§ GIVEN INFORMATION
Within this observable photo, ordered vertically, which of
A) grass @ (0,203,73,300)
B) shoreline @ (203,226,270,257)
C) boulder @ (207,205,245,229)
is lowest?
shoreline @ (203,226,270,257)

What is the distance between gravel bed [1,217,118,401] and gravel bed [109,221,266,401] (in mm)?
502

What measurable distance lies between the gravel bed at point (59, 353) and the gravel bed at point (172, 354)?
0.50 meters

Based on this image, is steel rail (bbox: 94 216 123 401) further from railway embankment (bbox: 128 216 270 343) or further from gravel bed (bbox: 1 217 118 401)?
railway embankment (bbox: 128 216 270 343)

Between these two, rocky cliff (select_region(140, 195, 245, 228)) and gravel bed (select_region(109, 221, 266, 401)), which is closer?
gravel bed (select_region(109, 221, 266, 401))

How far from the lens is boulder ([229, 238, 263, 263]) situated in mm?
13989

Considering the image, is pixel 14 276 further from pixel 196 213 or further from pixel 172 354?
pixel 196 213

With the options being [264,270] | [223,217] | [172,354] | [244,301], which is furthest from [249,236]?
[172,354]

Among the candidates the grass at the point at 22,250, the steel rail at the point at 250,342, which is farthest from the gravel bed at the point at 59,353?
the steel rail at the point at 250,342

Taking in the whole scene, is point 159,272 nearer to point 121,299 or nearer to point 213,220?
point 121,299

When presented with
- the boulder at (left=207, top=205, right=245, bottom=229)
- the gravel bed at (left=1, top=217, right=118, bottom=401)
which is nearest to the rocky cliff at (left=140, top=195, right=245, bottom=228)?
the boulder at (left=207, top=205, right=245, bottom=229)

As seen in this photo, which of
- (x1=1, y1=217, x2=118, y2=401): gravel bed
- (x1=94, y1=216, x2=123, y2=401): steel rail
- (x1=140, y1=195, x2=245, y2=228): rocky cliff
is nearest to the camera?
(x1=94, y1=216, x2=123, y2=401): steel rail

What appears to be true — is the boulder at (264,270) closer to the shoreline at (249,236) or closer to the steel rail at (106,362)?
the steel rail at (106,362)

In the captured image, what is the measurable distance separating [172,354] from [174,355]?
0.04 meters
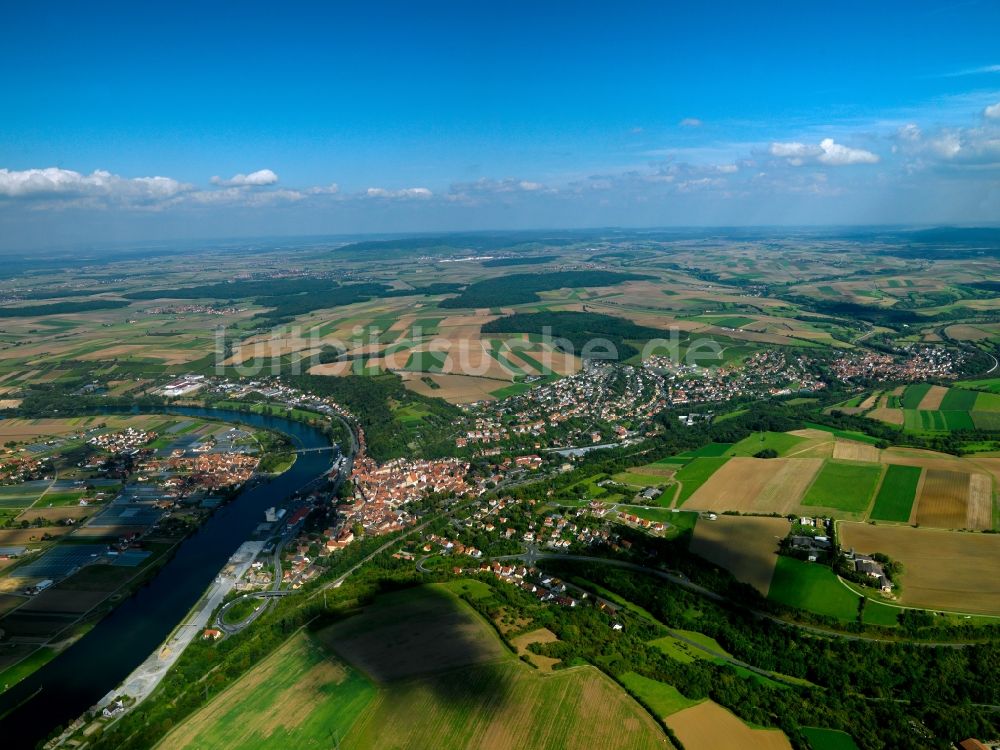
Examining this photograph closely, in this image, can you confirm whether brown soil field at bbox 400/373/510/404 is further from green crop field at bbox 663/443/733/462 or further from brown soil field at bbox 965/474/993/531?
brown soil field at bbox 965/474/993/531

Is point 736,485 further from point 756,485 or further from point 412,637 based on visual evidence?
point 412,637

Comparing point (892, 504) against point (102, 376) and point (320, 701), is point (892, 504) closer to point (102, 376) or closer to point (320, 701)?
point (320, 701)

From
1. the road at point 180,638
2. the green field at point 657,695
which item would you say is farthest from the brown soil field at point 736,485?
the road at point 180,638

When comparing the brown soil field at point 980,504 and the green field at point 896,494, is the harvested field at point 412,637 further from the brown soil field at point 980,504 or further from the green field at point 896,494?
the brown soil field at point 980,504

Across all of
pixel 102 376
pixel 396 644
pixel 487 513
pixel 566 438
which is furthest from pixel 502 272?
pixel 396 644

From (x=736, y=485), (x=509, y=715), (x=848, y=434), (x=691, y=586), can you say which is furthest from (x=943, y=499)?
(x=509, y=715)
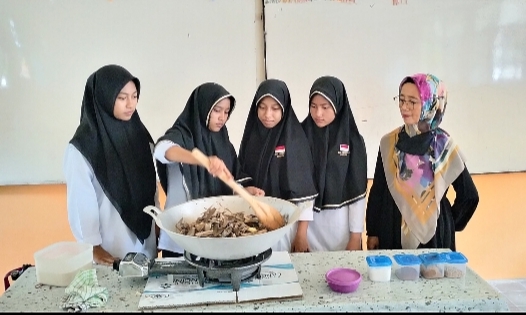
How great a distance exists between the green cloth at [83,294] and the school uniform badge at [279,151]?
2.75ft

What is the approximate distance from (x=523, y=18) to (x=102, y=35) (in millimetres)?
2248

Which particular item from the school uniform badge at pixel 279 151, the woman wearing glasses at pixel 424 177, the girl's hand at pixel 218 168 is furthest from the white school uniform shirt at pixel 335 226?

§ INSTRUCTIONS TO FOLLOW
Reproduce the material above verbatim; omit every picture.

§ RIGHT ANSWER
Within this observable photo, ordered vertically, which of
A) grass @ (0,203,73,300)
B) shoreline @ (203,226,270,257)
C) boulder @ (207,205,245,229)
is lowest?
shoreline @ (203,226,270,257)

What is the distance between gravel bed [1,217,118,401] and gravel bed [109,221,266,401] (in mm)?
502

What measurable distance lies between the gravel bed at point (59, 353) and the gravel bed at point (172, 354)?
0.50 meters

Based on this image, is steel rail (bbox: 94 216 123 401) further from railway embankment (bbox: 128 216 270 343) or further from gravel bed (bbox: 1 217 118 401)?
railway embankment (bbox: 128 216 270 343)

Between these two, rocky cliff (select_region(140, 195, 245, 228)) and gravel bed (select_region(109, 221, 266, 401)), which is closer?
gravel bed (select_region(109, 221, 266, 401))

How far from the lens is boulder ([229, 238, 263, 263]) situated in mm?
13989

Considering the image, is pixel 14 276 further from pixel 196 213 or further from pixel 172 354?
pixel 196 213

With the options being [264,270] | [223,217] | [172,354] | [244,301], which is furthest from [249,236]?
[172,354]

Among the candidates the grass at the point at 22,250, the steel rail at the point at 250,342, which is farthest from the gravel bed at the point at 59,353?
the steel rail at the point at 250,342

Taking in the whole scene, is point 159,272 nearer to point 121,299 or nearer to point 213,220?
point 121,299

When presented with
- the boulder at (left=207, top=205, right=245, bottom=229)
- the gravel bed at (left=1, top=217, right=118, bottom=401)
which is nearest to the rocky cliff at (left=140, top=195, right=245, bottom=228)?
the boulder at (left=207, top=205, right=245, bottom=229)

As seen in this photo, which of
- (x1=1, y1=217, x2=118, y2=401): gravel bed
- (x1=94, y1=216, x2=123, y2=401): steel rail
- (x1=140, y1=195, x2=245, y2=228): rocky cliff
is nearest to the camera?
(x1=94, y1=216, x2=123, y2=401): steel rail

What appears to be true — is the boulder at (264,270) closer to the shoreline at (249,236) or closer to the steel rail at (106,362)?
the steel rail at (106,362)

In the captured image, what is the measurable distance separating [172,354] from [174,355]?
0.04 meters
Examining this photograph closely, in this image, can you confirm whether brown soil field at bbox 400/373/510/404 is further from green crop field at bbox 663/443/733/462 or further from brown soil field at bbox 965/474/993/531?
brown soil field at bbox 965/474/993/531

Is point 736,485 further from point 756,485 or further from point 412,637 based on visual evidence?
point 412,637

Comparing point (892, 504) against point (102, 376) and point (320, 701), is point (892, 504) closer to point (102, 376) or closer to point (320, 701)?
point (320, 701)

From
1. the road at point 180,638
2. the green field at point 657,695
which item would you say is farthest from the brown soil field at point 736,485?
the road at point 180,638

When comparing the brown soil field at point 980,504 and the green field at point 896,494, is the harvested field at point 412,637 further from the brown soil field at point 980,504 or further from the green field at point 896,494?
the brown soil field at point 980,504

Across all of
pixel 102 376
pixel 396 644
pixel 487 513
pixel 566 438
which is furthest from pixel 502 272?
pixel 396 644

From (x=736, y=485), (x=509, y=715), (x=848, y=434), (x=691, y=586), can you say which is furthest from (x=943, y=499)?
(x=509, y=715)
How great a distance exists between the green cloth at [83,294] and the school uniform badge at [279,151]?
2.75ft

What is the approximate distance from (x=523, y=18) to (x=102, y=35) (in millimetres)?
2248

Which particular item from the school uniform badge at pixel 279 151, the woman wearing glasses at pixel 424 177, the girl's hand at pixel 218 168 is furthest from the white school uniform shirt at pixel 335 226?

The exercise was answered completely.